■ ABOUT THIS EXERCISE
Retype the material that follows exactly, limited to the lines from the one with "Видио порна секс руские лизбиянки мамы" through the one with "Horse Face Rick", and keep out all pictures.

■ SUPPLIED DATA

Segment Open

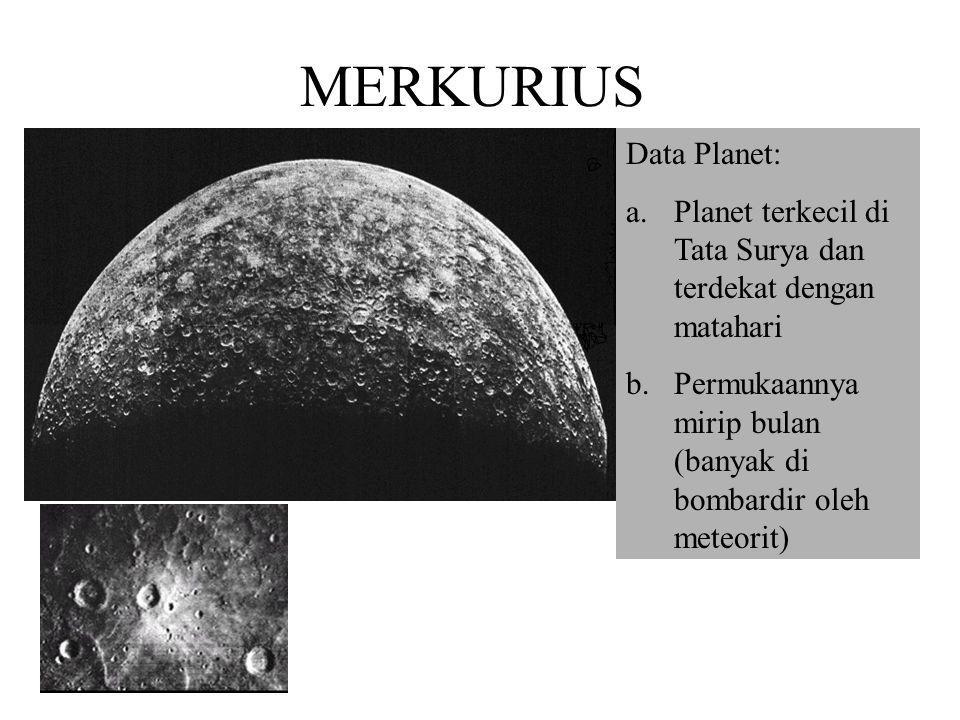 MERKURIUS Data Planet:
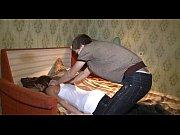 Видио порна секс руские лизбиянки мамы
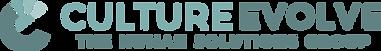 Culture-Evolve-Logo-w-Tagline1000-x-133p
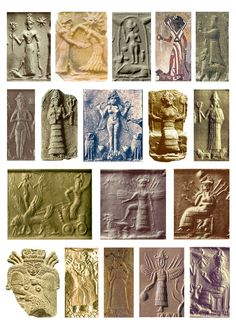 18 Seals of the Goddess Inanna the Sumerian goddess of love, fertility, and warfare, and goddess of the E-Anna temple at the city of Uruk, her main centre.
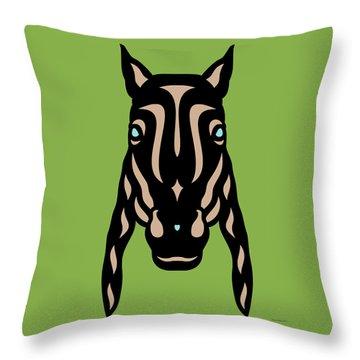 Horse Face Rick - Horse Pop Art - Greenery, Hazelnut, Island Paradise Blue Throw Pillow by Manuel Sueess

Segment Closed
Segment Open

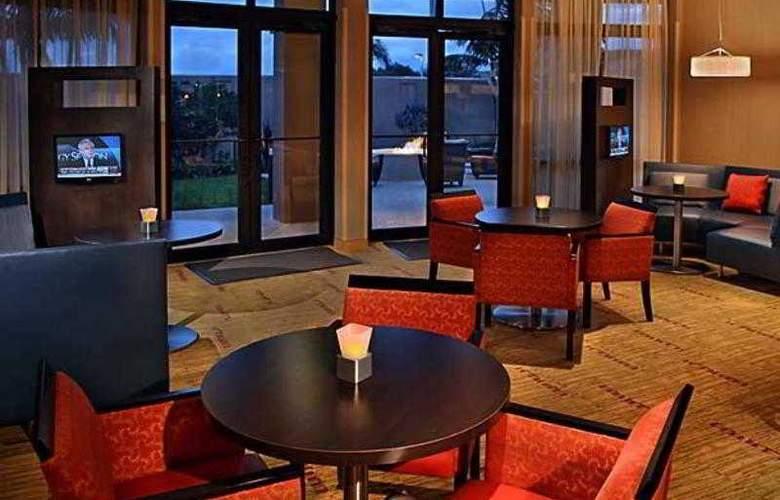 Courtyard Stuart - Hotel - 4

Segment Closed
Segment Open

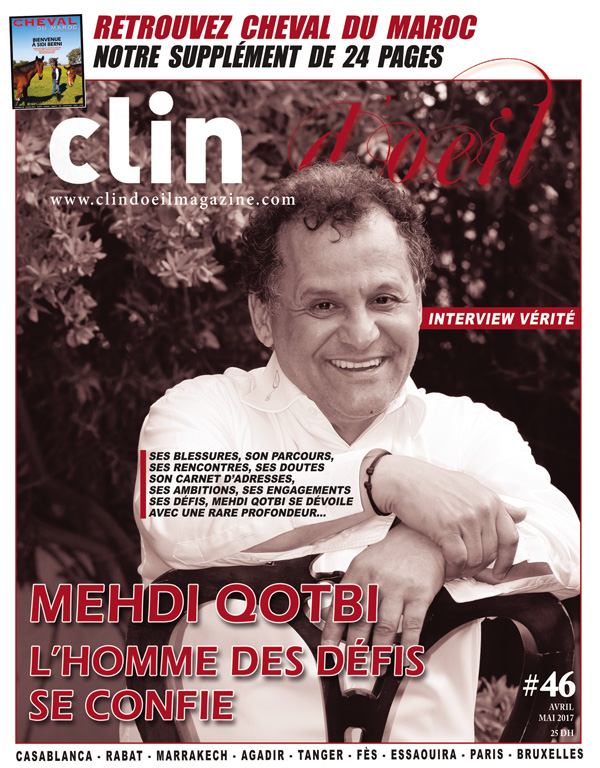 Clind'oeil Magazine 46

Segment Closed

■ REPLY
 Видио порна секс руские лизбиянки мамы
 Culture-Evolve-Logo-w-Tagline1000-x-133p
 18 Seals of the Goddess Inanna the Sumerian goddess of love, fertility, and warfare, and goddess of the E-Anna temple at the city of Uruk, her main centre.
 Horse Face Rick - Horse Pop Art - Greenery, Hazelnut, Island Paradise Blue Throw Pillow by Manuel Sueess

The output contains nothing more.